Добавить в цитаты Настройки чтения

Страница 2 из 60

Сейчас события последних суток я воспринимаю как некую ирреальность, несуществующую историю, удушающий кошмар, который не дает мне покоя, вновь и вновь возвращая на двадцать четыре часа назад, когда я сидела на нашей маленькой кухне и пила отвратительный заменитель кофе, который на самом деле пить невозможно. Уставшая, вымученная улыбка мамы и яркие сапфировые глаза сестры, смотрящие мне вслед с самой искренней детской любовью. Сейчас я понимаю, что это было наше последнее совместное утро, а тогда я представляла себе, как через месяц или два вернусь к ним, живым и здоровым, чтобы вновь выпить чашечку кофе и рассказать о том, как хорошо я устроилась за стеной.

Если бы я знала, что это не так, я бы обязательно попрощалась, нет, для начала я бы обязательно прислушалась к словам Элисон и с радостью принялась бы за привычную работу. Я даже стерпела бы приставания хозяина и его потные руки на моих бедрах, чем сейчас задыхалась от отчаяния и страха, сидя в холодной, темной комнате и прислушиваясь к звукам извне, потому что только они помогают мне понять, что я до сих пор жива.

Иногда, когда мне становится особенно тяжело, я позволяю себе закрыть глаза и на несколько секунд окунуться в тревожный сон, который заканчивается в тот момент, когда я начинаю соскальзывать со стула и, испуганно вздрогнув, возвращаюсь на место. Ничего не меняется, я остаюсь все в том же одиночестве, все в той же тишине, все в том же неведении, пока за дверью не раздается шорох и она не открывается, пропуская внутрь широкую фигуру мужчины, судя по всему отлично ориентирующегося в темноте.

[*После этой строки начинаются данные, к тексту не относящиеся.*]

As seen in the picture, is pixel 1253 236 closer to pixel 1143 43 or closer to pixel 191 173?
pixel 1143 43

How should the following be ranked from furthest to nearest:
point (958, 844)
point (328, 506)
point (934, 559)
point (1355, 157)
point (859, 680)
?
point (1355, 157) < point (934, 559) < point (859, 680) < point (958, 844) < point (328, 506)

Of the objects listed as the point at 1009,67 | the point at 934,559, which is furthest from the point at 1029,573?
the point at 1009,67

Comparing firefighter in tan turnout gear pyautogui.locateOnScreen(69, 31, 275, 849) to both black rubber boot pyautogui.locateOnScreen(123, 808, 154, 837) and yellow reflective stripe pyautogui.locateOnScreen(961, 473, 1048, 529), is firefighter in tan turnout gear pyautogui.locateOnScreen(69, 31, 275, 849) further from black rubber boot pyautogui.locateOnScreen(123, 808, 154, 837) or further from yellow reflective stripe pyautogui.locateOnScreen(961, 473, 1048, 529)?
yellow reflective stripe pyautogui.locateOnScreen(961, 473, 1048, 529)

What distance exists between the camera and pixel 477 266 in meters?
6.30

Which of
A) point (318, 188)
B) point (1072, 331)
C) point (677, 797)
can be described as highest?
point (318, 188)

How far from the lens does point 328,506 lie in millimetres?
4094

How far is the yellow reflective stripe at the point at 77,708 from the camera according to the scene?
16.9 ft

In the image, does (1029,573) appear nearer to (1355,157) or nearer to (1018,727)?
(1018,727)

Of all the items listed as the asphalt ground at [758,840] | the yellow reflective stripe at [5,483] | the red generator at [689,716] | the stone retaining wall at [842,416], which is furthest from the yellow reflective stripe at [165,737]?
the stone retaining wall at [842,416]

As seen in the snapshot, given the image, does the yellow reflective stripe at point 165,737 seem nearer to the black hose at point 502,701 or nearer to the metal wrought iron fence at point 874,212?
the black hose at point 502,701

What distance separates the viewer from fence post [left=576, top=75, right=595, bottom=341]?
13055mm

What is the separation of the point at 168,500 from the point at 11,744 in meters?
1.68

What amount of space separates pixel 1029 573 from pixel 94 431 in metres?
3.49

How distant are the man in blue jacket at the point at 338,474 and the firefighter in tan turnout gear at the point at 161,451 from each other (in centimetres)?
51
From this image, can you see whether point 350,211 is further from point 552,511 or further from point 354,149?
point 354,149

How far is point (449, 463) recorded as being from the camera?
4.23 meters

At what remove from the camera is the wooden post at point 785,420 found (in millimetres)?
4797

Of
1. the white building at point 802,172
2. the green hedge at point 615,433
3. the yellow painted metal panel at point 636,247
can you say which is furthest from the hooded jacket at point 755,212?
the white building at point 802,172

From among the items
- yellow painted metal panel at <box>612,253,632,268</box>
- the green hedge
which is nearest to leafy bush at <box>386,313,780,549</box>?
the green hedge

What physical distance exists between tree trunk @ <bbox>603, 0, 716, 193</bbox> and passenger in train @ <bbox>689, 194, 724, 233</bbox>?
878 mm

Не успеваю рассмотреть его, как он закрывает дверь и уверенно проходит вперед, что-то несвязно бормочет и, наконец, включает лампу, направляя ее в мою сторону и ослепляя меня ярким светом. Становится еще холодней, и я откровенно дрожу, пытаясь привыкнуть к свету и осмотреть помещение, в котором нахожусь. Все, что я вижу, так это большую, богато обставленную комнату, с массивной мебелью и множеством высоких, от потолка до пола, шкафов, где ровными рядами мелькают переплеты книг.

— Прошу прощения за ожидание, — он говорит это низким грудным голосом, а я безрезультатно пытаюсь сдержать слезы, которые предательски скапливаются в уголках глаз. Только после нескольких глубоких вдохов мне удается взять себя в руки и я, чуть приподняв подбородок, наигранно смело встречаюсь с равнодушным блеклым взглядом незнакомца. Пожилой и грузный, он хрипло дышит, чуть ослабляя узелок галстука и перебирая толстыми короткими пальцами лежащие перед ним бумаги. — Джиллиан Холл, если я не ошибаюсь?

— Да, это я, — мой голос на фоне его выглядит затравленным шепотом, но все же я не опускаю взгляда, продолжая изучать сидящего передо мной мужчину, который удовлетворенно кивает и вновь переводит внимание на бумаги. В это время дверь за моей спиной открывается, и мимо меня проходит высокий мужчина, так, что я успеваю увидеть лишь его спину, широкие плечи, облаченные в отлично сидящий на нем серый костюм, чувствую его горький парфюм, запах которого окутывает меня с ног до головы и, кажется, заменяет собой весь воздух.

Также стремительно он пересекает комнату и, достигая самого дальнего угла, скрывается в тени. Я вижу только его силуэт, вижу, как он устраивается в глубоком кресле и, не произнося ни слова, ни звука, вынуждает меня еще больше сжаться от страха.

— Мисс Холл, меня зовут Аруш Болман, и, перед тем, как вы обретете хозяина, нам необходимо закончить некоторые формальности.

Я истерично всхлипываю, непонимающе уставившись на его блестящие мясистые губы, с такой легкостью произнесшие эту фразу, и мотаю головой, отказываясь верить в действительность. Ведь сейчас, в эту самую секунду, я должна проснуться в своей кровати, в своей квартире, затем зайти в кухню, подставить лоб для маминого поцелуя и пожелать ей доброго утра, обнять свою сестренку и сказать ей на ушко, что у нас все будет хорошо. А потом меня ждет работа и шутки Элисон, два доллара в ладони и дорога домой. В этот раз обязательно через пруд, потому что сегодня мне особенно тоскливо.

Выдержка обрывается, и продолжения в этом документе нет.